Now the message isn’t that useful, but at least it’s not actively confusing

But it would be nice to be able to somehow capture the previous call to be part of the error message. That is, make the STOP() function “know” which other expression called it and use that as text for the error message. And that can be done with the sys.call() function.

The sys.call() function captures the code that called a function, but has an argument that allows you to go “backwards” in the expression tree.

outer_function <- function(x) {
   inner_function(x)
}

inner_function <- function(x) {
   sys.call(x)
}

outer_function() calls inner_function() with the code inner_function(x). Since x is 0, inner_function() executes sys.call(0), which returns the last call, which is inner_function(x).

outer_function(0)
## inner_function(x)

But with the argument x set to -1, inner_function() executes sys.call(-1), which returns the penultimate call: outer_function(-1).

outer_function(-1)
## outer_function(-1)

The other piece is the simpleError() function, which can generate an error object that is then correctly interpreted by stop().

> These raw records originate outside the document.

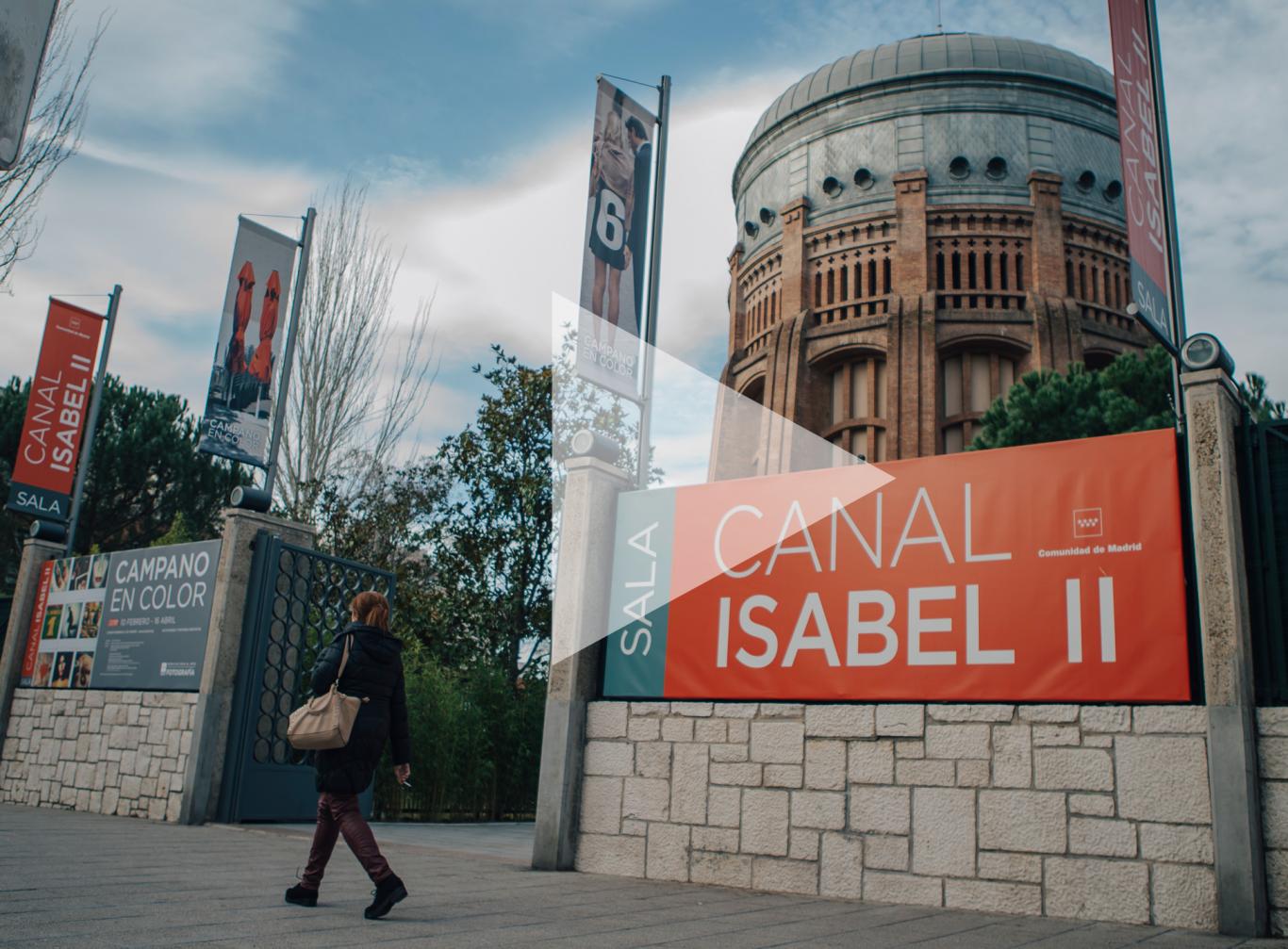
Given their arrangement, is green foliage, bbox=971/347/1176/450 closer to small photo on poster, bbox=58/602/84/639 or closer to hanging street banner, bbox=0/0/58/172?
small photo on poster, bbox=58/602/84/639

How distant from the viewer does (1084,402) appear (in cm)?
2447

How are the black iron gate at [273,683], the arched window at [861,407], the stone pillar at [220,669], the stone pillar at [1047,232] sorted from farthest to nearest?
the arched window at [861,407]
the stone pillar at [1047,232]
the black iron gate at [273,683]
the stone pillar at [220,669]

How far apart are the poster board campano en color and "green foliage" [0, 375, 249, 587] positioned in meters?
24.2

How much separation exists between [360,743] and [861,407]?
35360 mm

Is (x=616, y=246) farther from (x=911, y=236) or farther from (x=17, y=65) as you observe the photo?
(x=911, y=236)

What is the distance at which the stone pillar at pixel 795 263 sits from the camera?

message <- "this is an error"
error <- simpleError(toupper(message))
stop(error)
## Error: THIS IS AN ERROR

Putting the two pieces together, you get:

STOP <- function(message) {
   error <- simpleError(toupper(message), call = sys.call(-1))
   stop(error)
}

And now REAL_ROOT() spits out an error as as useful as it is loud

REAL_ROOT(-2)
## Error in REAL_ROOT(-2): 'X' CANNOT BE NEGATIVE.